Problem to work on:
Write the line that includes "This image, with" and all subsequent lines, exactly as written, and nothing more.

Dataset content:
Start
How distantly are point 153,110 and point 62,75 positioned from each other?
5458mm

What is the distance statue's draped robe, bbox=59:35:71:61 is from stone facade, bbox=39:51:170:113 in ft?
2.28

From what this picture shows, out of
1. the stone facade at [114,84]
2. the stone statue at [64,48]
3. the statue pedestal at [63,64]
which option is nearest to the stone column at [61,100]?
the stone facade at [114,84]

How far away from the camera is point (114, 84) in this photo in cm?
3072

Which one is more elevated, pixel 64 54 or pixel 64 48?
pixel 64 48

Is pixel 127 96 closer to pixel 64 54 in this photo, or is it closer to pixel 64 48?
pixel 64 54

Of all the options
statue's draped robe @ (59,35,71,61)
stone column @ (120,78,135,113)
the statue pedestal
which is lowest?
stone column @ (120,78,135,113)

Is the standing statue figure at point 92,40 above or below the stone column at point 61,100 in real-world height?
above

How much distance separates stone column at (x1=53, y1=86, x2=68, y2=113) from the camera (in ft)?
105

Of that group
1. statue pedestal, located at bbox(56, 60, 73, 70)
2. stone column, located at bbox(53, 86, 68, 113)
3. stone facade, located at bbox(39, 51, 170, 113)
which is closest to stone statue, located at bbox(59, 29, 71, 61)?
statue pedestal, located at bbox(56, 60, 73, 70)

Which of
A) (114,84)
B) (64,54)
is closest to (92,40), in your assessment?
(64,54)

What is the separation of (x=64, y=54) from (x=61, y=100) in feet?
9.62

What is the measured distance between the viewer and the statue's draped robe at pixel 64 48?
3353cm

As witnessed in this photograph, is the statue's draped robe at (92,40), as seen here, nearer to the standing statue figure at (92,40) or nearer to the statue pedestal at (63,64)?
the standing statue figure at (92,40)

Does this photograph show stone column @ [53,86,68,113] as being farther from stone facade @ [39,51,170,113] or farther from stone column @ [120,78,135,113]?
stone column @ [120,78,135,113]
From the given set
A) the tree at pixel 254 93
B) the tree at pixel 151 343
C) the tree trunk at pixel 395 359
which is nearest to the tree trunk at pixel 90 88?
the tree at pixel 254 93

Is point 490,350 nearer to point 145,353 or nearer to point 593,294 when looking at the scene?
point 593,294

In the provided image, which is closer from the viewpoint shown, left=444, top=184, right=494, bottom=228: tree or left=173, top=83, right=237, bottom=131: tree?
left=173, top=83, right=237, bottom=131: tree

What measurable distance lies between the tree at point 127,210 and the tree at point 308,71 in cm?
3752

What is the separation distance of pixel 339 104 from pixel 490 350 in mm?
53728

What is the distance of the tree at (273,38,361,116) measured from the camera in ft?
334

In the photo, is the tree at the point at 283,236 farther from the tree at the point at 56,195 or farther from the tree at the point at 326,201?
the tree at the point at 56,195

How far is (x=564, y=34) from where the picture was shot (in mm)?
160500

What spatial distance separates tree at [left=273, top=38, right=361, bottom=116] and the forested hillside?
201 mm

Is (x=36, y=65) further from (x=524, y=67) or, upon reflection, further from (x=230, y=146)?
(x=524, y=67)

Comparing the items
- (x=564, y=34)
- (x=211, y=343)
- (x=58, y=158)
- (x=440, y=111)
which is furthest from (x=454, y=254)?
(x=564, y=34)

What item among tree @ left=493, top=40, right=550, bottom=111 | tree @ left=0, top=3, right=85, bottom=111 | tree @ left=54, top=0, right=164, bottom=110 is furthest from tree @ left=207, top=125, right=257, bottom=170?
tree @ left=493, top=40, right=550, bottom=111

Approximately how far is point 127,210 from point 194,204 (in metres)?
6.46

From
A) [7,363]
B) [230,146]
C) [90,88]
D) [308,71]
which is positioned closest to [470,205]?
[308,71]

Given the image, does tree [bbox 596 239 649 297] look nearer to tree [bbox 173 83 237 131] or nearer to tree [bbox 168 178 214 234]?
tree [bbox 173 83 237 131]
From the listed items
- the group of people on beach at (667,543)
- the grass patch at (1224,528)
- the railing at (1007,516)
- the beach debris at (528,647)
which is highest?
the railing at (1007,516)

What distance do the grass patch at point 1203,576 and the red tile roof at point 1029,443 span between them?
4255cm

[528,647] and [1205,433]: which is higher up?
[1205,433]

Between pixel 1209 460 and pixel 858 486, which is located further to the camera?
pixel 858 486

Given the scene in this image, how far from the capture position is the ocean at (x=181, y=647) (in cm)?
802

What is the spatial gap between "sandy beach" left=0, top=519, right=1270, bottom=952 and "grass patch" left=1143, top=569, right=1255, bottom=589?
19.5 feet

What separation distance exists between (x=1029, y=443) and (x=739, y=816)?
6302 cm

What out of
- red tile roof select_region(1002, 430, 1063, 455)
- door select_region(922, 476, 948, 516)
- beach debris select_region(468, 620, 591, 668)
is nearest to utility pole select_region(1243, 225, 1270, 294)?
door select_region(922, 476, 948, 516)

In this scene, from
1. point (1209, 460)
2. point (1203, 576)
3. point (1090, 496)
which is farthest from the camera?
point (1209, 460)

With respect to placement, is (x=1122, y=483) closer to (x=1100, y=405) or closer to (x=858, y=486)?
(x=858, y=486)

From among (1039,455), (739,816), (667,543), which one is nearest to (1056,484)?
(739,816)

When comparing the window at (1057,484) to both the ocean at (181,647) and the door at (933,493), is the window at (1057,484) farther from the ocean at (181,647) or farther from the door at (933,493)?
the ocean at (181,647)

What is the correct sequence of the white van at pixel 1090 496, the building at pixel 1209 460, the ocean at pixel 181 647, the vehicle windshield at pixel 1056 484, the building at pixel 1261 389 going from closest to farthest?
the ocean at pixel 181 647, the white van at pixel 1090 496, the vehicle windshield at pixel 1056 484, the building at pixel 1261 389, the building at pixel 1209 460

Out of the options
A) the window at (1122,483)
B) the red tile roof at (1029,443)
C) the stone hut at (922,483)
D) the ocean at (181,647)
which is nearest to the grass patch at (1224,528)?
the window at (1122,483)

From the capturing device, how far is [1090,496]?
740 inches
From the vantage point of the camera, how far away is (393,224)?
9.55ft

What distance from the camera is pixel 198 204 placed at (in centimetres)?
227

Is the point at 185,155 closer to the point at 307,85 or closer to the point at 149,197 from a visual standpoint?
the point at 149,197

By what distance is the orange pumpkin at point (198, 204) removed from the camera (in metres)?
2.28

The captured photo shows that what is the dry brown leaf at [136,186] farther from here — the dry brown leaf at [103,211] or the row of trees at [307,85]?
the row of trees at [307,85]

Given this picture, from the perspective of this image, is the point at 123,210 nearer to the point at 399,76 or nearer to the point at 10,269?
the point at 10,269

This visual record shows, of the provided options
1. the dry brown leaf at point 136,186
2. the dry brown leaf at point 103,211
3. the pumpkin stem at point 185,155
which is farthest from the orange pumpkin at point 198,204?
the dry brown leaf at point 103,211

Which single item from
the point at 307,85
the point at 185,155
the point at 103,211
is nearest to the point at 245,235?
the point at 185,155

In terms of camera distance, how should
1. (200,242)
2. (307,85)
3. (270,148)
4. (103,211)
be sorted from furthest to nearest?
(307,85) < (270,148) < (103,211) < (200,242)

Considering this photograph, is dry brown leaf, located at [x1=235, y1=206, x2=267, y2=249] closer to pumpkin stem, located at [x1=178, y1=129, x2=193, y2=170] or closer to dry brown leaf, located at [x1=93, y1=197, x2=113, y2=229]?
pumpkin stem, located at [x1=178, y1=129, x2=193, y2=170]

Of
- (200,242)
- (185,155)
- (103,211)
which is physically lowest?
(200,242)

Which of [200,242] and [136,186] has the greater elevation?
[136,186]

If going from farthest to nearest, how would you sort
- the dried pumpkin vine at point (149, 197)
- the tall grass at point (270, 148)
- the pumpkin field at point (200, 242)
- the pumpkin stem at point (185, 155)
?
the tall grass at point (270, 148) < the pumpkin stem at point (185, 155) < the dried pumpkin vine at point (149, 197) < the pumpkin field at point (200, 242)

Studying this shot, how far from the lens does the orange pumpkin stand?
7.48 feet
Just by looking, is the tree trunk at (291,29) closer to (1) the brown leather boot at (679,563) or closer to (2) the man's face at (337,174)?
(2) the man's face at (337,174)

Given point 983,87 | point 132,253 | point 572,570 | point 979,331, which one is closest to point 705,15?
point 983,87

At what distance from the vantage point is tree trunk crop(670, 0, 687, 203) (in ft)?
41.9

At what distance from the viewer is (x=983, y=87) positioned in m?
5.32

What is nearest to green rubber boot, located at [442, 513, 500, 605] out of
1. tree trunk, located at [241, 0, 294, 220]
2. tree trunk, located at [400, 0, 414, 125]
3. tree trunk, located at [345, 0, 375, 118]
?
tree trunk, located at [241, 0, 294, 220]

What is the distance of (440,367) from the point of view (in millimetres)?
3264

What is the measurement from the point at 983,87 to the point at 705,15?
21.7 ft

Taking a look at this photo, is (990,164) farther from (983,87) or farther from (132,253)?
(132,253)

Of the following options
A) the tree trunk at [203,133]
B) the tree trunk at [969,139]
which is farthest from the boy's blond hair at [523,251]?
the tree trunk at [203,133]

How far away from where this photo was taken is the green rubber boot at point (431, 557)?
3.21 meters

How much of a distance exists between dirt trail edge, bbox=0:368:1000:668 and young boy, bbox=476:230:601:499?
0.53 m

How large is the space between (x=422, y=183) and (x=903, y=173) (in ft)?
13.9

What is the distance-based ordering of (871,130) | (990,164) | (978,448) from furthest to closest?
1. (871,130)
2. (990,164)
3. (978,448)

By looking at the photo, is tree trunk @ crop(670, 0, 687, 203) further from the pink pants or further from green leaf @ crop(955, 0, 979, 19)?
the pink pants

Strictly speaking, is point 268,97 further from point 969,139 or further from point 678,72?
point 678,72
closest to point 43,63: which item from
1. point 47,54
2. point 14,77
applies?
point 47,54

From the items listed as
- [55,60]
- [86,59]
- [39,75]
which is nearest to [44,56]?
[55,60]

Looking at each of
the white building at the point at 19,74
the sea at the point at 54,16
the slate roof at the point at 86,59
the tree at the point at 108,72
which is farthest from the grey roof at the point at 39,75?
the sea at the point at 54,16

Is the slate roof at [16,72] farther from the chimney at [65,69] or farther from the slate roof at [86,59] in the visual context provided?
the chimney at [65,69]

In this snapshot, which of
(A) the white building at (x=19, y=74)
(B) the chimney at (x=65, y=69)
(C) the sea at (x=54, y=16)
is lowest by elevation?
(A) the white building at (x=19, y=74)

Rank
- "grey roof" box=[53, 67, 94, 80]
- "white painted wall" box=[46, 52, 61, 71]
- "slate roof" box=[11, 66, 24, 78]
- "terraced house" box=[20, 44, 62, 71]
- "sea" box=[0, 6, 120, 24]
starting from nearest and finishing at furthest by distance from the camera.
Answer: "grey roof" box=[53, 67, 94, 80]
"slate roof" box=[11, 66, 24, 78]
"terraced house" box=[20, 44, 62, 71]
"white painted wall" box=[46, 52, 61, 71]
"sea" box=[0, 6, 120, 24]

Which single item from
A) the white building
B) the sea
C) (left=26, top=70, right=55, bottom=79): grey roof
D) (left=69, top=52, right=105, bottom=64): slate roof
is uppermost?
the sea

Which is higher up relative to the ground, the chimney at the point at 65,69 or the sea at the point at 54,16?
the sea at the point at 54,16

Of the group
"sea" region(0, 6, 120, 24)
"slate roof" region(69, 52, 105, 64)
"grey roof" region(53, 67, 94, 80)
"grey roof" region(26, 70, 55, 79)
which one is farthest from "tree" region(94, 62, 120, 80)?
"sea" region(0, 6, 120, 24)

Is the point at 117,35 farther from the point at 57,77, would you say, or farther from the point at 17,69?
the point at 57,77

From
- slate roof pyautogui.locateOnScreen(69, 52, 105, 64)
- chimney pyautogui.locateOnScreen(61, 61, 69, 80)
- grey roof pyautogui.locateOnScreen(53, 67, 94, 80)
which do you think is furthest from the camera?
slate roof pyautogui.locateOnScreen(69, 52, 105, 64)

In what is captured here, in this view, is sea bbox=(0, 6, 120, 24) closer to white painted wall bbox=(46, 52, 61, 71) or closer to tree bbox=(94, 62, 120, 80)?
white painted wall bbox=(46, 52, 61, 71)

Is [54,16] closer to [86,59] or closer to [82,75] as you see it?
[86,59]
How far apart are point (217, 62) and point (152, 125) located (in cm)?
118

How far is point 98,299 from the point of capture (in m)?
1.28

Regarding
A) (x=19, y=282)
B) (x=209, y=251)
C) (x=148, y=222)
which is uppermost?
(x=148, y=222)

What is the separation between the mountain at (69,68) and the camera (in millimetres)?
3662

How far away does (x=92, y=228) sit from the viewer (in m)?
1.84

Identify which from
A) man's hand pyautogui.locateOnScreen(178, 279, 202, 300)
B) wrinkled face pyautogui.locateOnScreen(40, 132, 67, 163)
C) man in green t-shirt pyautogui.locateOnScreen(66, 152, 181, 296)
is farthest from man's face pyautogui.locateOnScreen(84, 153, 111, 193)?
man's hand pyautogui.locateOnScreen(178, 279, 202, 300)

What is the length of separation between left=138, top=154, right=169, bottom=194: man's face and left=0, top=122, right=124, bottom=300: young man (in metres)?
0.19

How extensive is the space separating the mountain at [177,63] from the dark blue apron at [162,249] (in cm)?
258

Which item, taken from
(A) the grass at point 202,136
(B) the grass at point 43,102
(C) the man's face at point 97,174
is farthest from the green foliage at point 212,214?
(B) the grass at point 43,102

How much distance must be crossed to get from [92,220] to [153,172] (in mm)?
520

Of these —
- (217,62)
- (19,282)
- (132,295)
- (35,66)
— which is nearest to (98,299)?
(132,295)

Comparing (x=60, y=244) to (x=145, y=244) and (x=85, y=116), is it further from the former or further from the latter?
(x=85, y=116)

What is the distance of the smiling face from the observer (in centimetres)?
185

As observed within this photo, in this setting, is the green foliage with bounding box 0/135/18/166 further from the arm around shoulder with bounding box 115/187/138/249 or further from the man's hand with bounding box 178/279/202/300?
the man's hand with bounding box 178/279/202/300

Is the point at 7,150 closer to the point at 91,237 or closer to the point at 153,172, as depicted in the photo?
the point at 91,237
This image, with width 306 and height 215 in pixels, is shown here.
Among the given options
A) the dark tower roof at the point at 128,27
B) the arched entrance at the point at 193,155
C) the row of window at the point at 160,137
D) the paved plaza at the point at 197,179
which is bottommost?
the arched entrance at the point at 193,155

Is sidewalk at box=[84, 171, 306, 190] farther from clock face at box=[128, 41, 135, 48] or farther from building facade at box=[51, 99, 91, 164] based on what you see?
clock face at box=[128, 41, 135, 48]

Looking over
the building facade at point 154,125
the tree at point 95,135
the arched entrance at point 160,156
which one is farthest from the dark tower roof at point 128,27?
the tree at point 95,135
End
Task answer:
This image, with width 306 and height 215 in pixels, is shown here.
Among the given options
A) the dark tower roof at the point at 128,27
B) the arched entrance at the point at 193,155
C) the row of window at the point at 160,137
D) the paved plaza at the point at 197,179
which is bottommost?
the arched entrance at the point at 193,155

Is sidewalk at box=[84, 171, 306, 190] farther from clock face at box=[128, 41, 135, 48] or farther from building facade at box=[51, 99, 91, 164] based on what you see?
clock face at box=[128, 41, 135, 48]

Looking over
the building facade at point 154,125
the tree at point 95,135
the arched entrance at point 160,156
which one is farthest from the dark tower roof at point 128,27?
the tree at point 95,135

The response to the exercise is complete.